Ruperta Camino regresó con su marido y, muy arrepentida, le pidió perdón por haberle abandonado, y Raimundo Persiana, que poseía un rencor muy cortito y una magnanimidad muy larga le advirtió, no fuese ella a creerse que además de bueno era tonto y cornudo con gusto:

—Yo no soy persona que perdone dos veces. Te lo advierto, Ruperta. Como se te ocurra marcharte de nuevo no vuelvas, porque “Resignado” y yo te daremos una buena coz en el culo y te echaremos de esta casa.

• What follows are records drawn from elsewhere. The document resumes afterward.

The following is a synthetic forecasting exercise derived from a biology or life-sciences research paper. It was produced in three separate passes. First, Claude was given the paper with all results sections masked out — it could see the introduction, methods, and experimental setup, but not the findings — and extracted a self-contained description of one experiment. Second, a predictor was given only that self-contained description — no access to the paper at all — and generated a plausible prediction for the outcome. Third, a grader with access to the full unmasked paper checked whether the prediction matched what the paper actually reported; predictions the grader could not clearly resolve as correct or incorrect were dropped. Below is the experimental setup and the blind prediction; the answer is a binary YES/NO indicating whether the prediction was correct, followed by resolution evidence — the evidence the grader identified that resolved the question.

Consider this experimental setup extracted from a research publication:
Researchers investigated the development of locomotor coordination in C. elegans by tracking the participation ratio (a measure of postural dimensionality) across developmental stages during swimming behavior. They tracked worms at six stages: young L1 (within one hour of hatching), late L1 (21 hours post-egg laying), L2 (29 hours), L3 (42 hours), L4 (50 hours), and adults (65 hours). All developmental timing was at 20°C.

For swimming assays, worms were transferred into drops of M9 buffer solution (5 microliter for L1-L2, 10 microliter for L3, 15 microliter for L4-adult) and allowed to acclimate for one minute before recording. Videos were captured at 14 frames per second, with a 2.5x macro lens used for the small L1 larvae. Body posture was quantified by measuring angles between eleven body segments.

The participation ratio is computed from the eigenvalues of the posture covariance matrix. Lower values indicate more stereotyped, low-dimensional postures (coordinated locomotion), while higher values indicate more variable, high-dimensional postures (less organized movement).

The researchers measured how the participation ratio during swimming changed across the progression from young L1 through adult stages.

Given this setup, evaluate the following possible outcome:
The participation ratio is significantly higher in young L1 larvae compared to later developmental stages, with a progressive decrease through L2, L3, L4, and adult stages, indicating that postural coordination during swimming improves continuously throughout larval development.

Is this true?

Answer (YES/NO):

Ruperta Camino, agradecida por su bondad aprendió a cocinar, a prepararle suculentas comidas en su fantástica cocina nueva y se le arrimaba con ardiente pasión todas las noches, sin poner nunca las excusas de que le dolía la cabeza o le había salido un granito en donde ésos no suelen salir nunca.

 En adelante “Resignado” siguió cabeceando amablemente cuando le hablaban sus dueños, sin llevarles nunca la contraria. Se había convertido en un burro amable, feliz y descansado. Inteligente lo había sido siempre. Por eso compadeciéndose del tractor le decía:

—Me da pena de ti, pero no mucha. He escuchado decir a mi muy considerado amo, que tú eres muy raro, pues ni te cansas, ni sufres, ni padeces, ni comes forraje.